#### [WRITTEN REQUEST]
Count how many lines in the records below contain the word "meters". Reply with only the number.

start

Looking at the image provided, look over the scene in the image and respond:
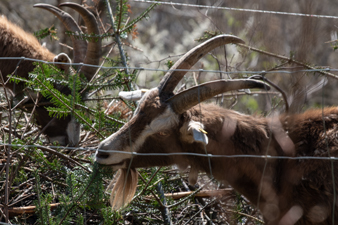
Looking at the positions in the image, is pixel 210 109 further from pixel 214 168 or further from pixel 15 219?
pixel 15 219

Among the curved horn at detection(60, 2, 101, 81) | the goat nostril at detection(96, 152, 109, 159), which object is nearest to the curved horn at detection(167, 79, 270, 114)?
the goat nostril at detection(96, 152, 109, 159)

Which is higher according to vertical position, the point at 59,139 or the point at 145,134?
the point at 145,134

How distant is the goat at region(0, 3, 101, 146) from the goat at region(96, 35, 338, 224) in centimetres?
213

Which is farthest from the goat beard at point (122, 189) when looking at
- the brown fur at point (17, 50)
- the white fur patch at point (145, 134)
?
the brown fur at point (17, 50)

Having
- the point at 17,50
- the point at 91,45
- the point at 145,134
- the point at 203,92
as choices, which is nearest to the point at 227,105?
the point at 91,45

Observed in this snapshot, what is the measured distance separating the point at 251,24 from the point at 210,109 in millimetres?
Result: 2567

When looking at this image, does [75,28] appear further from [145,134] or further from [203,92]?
[203,92]

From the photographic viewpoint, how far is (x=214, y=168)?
359 cm

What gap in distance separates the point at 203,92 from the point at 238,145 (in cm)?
61

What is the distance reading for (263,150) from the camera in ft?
11.5

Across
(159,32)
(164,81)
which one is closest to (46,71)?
(164,81)

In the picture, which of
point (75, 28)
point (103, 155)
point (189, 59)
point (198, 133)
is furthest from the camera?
point (75, 28)

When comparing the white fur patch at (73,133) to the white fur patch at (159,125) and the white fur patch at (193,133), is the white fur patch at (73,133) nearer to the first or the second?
the white fur patch at (159,125)

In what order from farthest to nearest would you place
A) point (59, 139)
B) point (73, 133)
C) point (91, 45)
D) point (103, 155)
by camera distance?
1. point (91, 45)
2. point (59, 139)
3. point (73, 133)
4. point (103, 155)
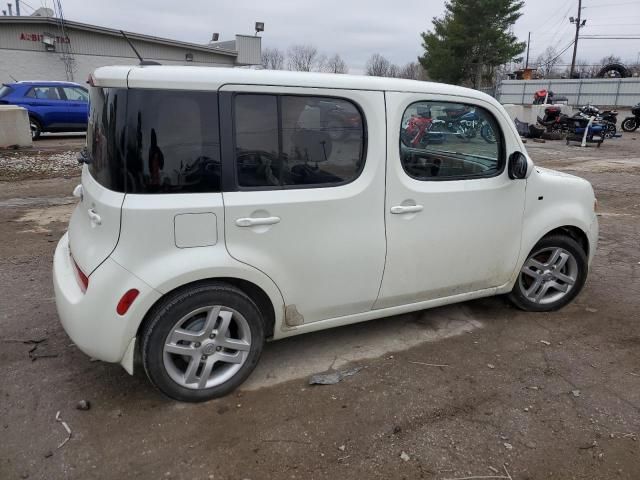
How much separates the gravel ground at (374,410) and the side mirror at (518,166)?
1204mm

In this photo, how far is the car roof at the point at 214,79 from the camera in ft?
8.04

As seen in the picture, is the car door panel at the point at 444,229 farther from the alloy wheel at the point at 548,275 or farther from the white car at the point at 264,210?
the alloy wheel at the point at 548,275

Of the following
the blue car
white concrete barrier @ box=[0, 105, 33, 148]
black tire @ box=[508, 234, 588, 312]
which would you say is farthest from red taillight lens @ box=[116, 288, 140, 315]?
the blue car

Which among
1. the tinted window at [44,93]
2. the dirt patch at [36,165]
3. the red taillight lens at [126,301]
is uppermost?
the tinted window at [44,93]

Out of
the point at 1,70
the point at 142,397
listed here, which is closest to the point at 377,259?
the point at 142,397

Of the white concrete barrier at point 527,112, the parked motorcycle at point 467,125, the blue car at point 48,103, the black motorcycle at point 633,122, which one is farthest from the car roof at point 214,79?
the black motorcycle at point 633,122

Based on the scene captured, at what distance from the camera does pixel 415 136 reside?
322 centimetres

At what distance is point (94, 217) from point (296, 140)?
117 cm

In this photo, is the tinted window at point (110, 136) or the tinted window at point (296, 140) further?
the tinted window at point (296, 140)

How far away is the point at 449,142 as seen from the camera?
3.46 m

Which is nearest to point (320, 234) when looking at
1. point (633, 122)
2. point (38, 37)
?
point (633, 122)

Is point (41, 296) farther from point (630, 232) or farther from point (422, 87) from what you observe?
point (630, 232)

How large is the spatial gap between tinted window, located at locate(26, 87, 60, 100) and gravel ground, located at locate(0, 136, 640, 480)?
1311cm

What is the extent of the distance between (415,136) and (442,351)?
1507 millimetres
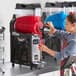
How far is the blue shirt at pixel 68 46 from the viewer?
1.21 meters

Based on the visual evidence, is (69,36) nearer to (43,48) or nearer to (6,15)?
(43,48)

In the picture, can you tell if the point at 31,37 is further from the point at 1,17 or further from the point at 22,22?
the point at 1,17

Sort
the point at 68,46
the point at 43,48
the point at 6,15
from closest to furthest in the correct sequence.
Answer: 1. the point at 68,46
2. the point at 43,48
3. the point at 6,15

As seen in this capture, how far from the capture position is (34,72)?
135cm

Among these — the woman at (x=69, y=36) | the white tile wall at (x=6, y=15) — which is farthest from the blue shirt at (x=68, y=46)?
the white tile wall at (x=6, y=15)

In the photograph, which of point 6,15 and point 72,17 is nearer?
point 72,17

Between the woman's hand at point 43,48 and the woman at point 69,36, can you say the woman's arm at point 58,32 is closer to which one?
the woman at point 69,36

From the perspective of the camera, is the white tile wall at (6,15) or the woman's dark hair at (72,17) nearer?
the woman's dark hair at (72,17)

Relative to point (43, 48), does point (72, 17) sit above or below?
above

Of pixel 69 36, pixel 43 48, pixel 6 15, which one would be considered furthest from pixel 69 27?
pixel 6 15

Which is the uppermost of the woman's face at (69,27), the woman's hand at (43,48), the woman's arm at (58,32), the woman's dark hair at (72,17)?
the woman's dark hair at (72,17)

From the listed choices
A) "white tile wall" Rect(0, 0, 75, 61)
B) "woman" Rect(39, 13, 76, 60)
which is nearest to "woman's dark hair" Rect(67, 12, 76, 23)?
"woman" Rect(39, 13, 76, 60)

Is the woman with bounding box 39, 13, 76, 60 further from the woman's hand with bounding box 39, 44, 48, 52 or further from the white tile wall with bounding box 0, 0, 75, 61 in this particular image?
the white tile wall with bounding box 0, 0, 75, 61

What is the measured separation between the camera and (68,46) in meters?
1.22
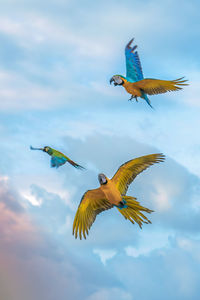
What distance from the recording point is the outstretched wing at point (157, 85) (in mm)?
25600

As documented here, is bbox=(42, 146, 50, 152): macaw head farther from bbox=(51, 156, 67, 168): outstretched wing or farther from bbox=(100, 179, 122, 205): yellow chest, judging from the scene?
bbox=(100, 179, 122, 205): yellow chest

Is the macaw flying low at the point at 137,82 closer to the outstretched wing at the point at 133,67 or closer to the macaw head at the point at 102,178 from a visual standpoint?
the outstretched wing at the point at 133,67

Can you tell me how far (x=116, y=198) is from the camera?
2236cm

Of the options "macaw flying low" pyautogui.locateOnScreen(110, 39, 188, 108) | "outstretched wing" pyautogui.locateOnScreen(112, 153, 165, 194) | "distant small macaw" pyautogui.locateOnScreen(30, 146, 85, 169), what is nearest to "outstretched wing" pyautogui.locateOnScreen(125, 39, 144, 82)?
"macaw flying low" pyautogui.locateOnScreen(110, 39, 188, 108)

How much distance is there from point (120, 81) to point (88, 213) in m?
7.32

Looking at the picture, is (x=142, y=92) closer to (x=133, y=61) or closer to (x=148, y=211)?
(x=133, y=61)

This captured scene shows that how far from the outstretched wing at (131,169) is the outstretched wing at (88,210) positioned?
1.01 meters

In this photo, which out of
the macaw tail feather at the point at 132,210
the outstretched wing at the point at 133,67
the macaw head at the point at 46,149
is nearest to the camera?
the macaw tail feather at the point at 132,210

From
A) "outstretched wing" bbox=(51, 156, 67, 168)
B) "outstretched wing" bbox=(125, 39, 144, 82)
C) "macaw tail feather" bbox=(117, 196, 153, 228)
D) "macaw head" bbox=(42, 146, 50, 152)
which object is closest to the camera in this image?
"macaw tail feather" bbox=(117, 196, 153, 228)

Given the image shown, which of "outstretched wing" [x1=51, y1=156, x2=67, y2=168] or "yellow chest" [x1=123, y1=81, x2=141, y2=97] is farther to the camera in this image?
"outstretched wing" [x1=51, y1=156, x2=67, y2=168]

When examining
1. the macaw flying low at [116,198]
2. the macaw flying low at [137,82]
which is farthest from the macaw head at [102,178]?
the macaw flying low at [137,82]

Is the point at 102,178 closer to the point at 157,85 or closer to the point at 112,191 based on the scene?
the point at 112,191

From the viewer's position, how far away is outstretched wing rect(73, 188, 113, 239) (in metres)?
23.4

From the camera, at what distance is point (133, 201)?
2209 centimetres
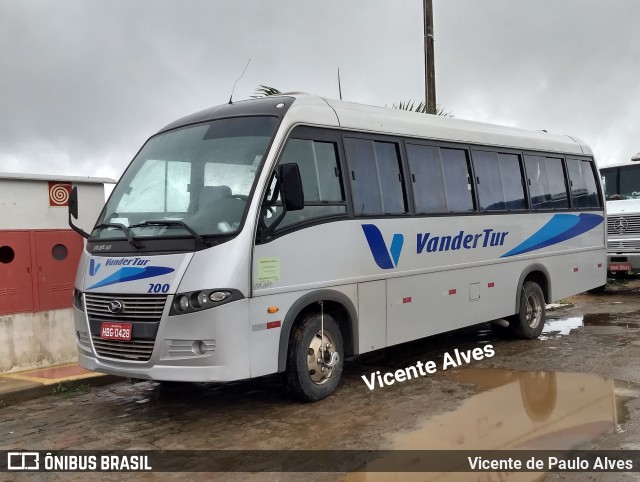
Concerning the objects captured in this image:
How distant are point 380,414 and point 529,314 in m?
4.60

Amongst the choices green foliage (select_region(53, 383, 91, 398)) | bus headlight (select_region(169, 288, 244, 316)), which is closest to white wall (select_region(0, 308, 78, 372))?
green foliage (select_region(53, 383, 91, 398))

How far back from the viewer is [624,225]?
53.8 feet

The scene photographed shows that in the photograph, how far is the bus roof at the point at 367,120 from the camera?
6.76m

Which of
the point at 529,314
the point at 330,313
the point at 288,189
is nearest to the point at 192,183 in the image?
the point at 288,189

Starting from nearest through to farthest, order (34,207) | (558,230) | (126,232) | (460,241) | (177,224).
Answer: (177,224) → (126,232) → (34,207) → (460,241) → (558,230)

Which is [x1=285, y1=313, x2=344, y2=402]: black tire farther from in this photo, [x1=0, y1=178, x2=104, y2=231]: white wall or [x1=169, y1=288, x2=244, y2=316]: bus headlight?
[x1=0, y1=178, x2=104, y2=231]: white wall

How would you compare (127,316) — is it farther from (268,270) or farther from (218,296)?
(268,270)

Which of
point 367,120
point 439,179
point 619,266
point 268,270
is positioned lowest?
point 619,266

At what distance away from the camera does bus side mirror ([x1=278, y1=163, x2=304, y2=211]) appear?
607 centimetres

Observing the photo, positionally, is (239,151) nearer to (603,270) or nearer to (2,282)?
(2,282)

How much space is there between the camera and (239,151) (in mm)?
6473

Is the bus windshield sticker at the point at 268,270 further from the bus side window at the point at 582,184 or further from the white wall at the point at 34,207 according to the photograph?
the bus side window at the point at 582,184

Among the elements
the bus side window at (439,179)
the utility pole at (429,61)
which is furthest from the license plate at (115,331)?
the utility pole at (429,61)

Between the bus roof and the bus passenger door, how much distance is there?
1.73 meters
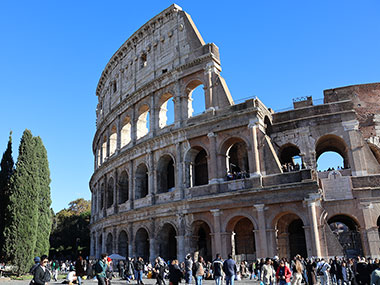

end

#### [TASK SOLUTION]
4